ちょうど、神保町シアターで小津安二郎の全作品上映特集が開催中で、「東京暮色」も折よく上映され、
数年ぶりに家人と鑑賞して、この上演にも同行した。
ほのぼのと家族を描く穏和な小津監督には珍しく、悲劇味の濃い作品である。
地味な内容だけに舞台化したら、どうなるのか、興味があった。
映画は2時間を超えるが、1時間35分にまとめてある。
シナリオを解体して立体的に再構成していく点が興味深かった。
正直、映画を観ていないと細部などはわかりにくいかもしれない。
この公演で改めて、小津のシナリオの巧さ、それに命を吹き込んだ名優たちの演技力を思い知った。
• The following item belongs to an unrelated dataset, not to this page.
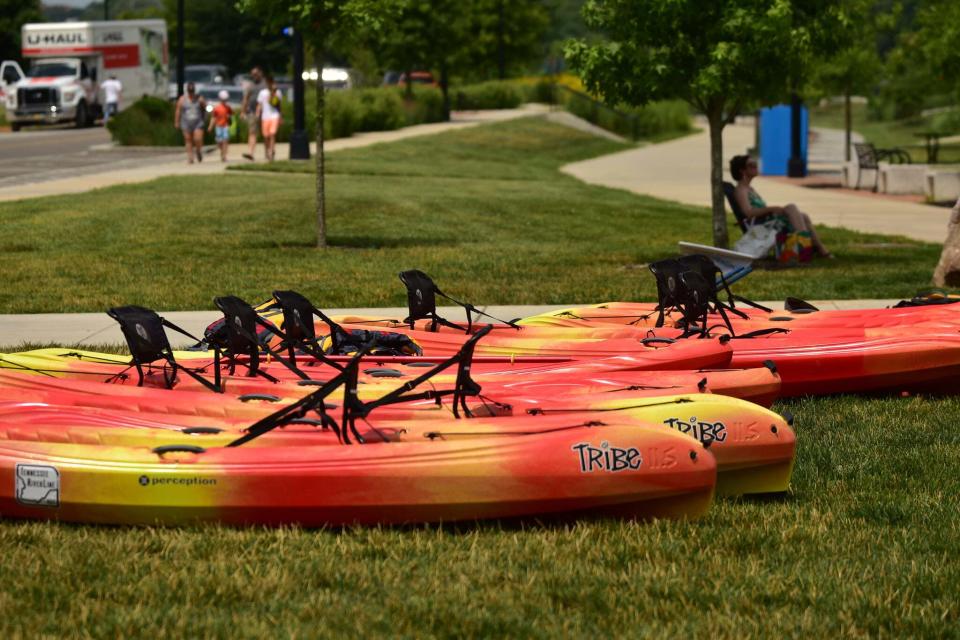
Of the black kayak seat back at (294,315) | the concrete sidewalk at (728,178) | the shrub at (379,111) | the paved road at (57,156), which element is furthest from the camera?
the shrub at (379,111)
脚色・演出の松田正隆氏は、小津の台詞は変えずに上演している点に好感をもった。
会話劇を手掛ける小劇場の若い現代演劇作家には、小津の脚本から学べることは多いと思うので
ぜひ、小津の映画を観てほしいと思う。
授業ではこの前にギリシャ悲劇を上演しているので、同様に普段着で現代劇をと、選んだそうである。
松田氏は「東京暮色」とギリシャ悲劇の共通点を感じたという。
演劇化してみると、確かにそんな印象がある。小津を尊敬する後輩の吉田喜重監督もギリシヤ悲劇を意識した作品を手掛けているので感慨深かった。